Starting at the line that contains "Is point (59, 57)" and continuing through the end of the records, rewrite each line as a row of a Markdown table. Use the columns "Row" and "Line", number the rows, and leave out blank lines.

Collection entries.
# # # # #

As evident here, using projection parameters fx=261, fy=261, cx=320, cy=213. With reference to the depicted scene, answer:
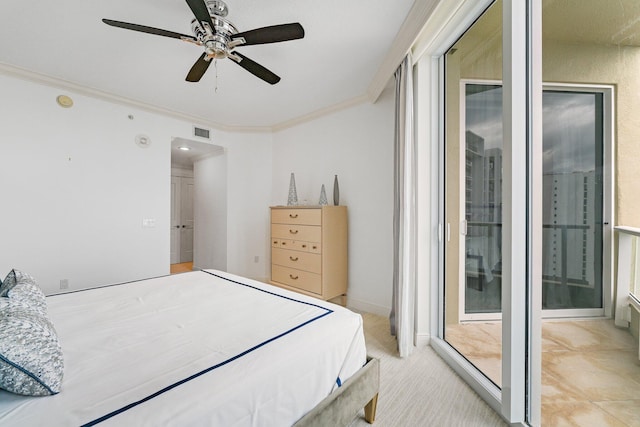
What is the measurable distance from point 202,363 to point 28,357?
0.49 m

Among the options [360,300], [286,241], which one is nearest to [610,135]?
[360,300]

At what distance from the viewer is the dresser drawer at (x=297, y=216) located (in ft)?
9.96

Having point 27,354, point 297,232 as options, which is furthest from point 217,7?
point 297,232

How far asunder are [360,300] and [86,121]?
3862 millimetres

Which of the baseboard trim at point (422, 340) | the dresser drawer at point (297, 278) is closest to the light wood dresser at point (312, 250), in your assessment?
the dresser drawer at point (297, 278)

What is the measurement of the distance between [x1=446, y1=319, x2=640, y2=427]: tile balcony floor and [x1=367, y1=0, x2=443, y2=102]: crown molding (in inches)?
79.6

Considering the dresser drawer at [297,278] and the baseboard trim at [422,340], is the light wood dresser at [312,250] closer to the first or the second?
the dresser drawer at [297,278]

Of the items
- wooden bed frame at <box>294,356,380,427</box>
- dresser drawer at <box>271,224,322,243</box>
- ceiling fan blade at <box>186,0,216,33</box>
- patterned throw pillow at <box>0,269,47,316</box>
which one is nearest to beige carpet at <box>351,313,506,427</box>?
wooden bed frame at <box>294,356,380,427</box>

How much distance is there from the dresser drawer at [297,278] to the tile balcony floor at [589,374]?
6.66ft

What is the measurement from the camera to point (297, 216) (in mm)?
3244

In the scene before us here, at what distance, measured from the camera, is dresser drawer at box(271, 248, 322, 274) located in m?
3.04

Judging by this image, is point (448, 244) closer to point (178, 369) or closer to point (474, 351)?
point (474, 351)

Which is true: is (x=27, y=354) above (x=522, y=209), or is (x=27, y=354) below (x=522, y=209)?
below

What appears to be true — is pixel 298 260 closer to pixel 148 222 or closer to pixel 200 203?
pixel 148 222
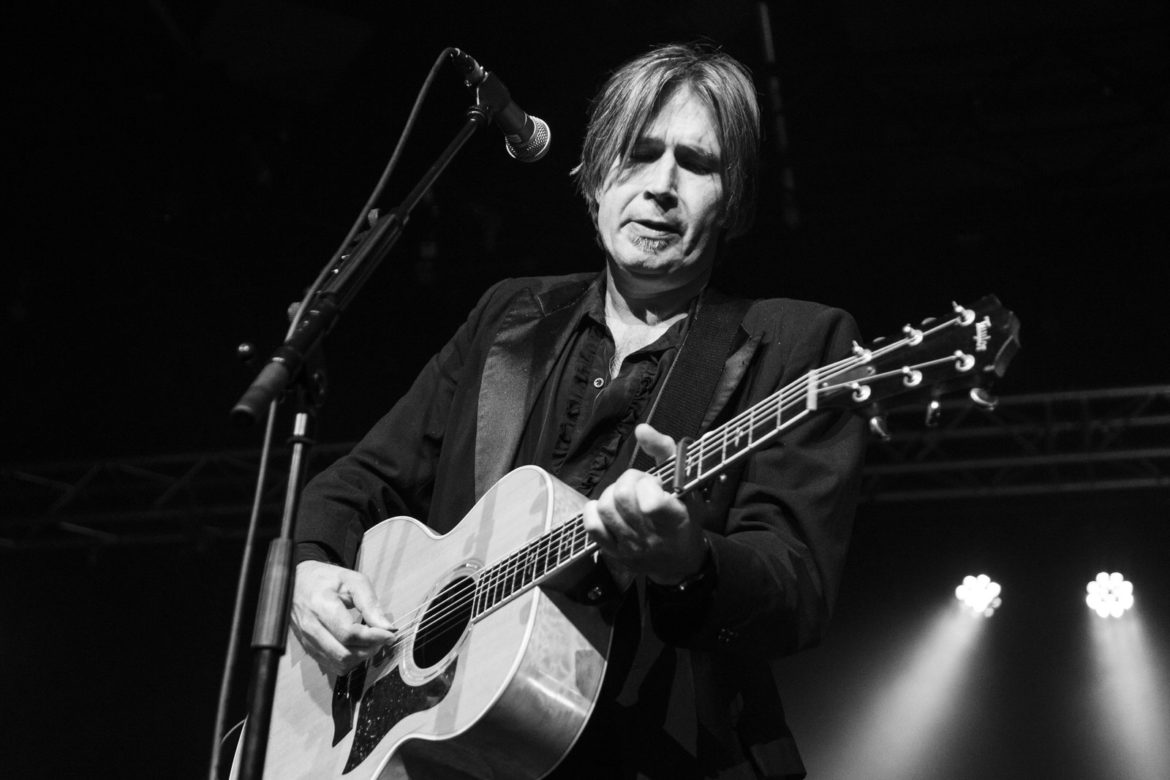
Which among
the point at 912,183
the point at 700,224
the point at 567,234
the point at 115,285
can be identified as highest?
the point at 912,183

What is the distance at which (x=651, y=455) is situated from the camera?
2.27m

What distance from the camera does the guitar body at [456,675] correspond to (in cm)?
222

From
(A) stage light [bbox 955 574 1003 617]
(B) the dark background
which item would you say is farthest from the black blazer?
(A) stage light [bbox 955 574 1003 617]

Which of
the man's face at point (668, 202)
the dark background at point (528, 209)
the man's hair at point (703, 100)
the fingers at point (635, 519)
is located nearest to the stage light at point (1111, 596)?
the dark background at point (528, 209)

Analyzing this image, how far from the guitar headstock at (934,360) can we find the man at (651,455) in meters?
0.25

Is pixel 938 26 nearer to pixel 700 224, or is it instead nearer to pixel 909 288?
pixel 909 288

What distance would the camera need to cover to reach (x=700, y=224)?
2.94 meters

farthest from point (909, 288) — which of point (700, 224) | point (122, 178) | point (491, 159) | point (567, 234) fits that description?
point (700, 224)

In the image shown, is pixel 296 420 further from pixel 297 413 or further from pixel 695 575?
pixel 695 575

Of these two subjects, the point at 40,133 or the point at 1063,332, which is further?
the point at 1063,332

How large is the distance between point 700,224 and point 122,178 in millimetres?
5870

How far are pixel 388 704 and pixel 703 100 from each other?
62.7 inches

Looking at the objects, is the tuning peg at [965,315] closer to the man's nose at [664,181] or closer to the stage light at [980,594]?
the man's nose at [664,181]

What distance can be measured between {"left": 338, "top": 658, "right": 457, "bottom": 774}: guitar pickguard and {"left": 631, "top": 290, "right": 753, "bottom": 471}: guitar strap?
59 cm
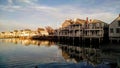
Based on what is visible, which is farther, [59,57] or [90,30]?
[90,30]

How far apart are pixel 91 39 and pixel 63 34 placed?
80.6 feet

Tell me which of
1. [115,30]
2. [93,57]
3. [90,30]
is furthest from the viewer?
[90,30]

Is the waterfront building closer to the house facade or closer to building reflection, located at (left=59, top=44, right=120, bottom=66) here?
the house facade

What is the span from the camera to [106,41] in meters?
59.4

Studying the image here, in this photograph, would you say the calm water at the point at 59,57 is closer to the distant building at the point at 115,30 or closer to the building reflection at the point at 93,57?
the building reflection at the point at 93,57

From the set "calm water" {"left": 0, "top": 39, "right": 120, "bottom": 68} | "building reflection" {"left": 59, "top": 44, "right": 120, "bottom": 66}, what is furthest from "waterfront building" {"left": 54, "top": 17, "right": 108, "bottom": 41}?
"building reflection" {"left": 59, "top": 44, "right": 120, "bottom": 66}

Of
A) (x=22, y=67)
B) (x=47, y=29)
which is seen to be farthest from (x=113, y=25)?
(x=47, y=29)

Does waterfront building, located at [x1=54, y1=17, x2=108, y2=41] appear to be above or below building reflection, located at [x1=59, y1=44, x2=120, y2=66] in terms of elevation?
above

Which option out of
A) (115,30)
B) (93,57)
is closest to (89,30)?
(115,30)

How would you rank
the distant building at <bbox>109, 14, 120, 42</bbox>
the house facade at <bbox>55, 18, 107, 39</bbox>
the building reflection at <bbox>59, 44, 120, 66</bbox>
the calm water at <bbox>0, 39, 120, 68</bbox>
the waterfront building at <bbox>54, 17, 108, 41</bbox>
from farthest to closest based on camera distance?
the house facade at <bbox>55, 18, 107, 39</bbox> < the waterfront building at <bbox>54, 17, 108, 41</bbox> < the distant building at <bbox>109, 14, 120, 42</bbox> < the building reflection at <bbox>59, 44, 120, 66</bbox> < the calm water at <bbox>0, 39, 120, 68</bbox>

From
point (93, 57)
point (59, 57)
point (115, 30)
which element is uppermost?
point (115, 30)

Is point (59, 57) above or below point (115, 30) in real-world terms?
below

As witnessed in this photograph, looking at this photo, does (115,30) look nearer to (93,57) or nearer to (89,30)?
(89,30)

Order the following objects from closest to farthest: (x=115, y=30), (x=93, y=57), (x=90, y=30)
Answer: (x=93, y=57) < (x=115, y=30) < (x=90, y=30)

# # # # #

Exercise answer.
| Row | Line |
|---|---|
| 1 | Is point (59, 57) above or below point (115, 30) in real-world terms? |
| 2 | below |
| 3 | As witnessed in this photograph, looking at this photo, does (115,30) look nearer to (93,57) or nearer to (89,30)? |
| 4 | (89,30) |
| 5 | Order the following objects from closest to farthest: (x=115, y=30), (x=93, y=57), (x=90, y=30) |
| 6 | Answer: (x=93, y=57) < (x=115, y=30) < (x=90, y=30) |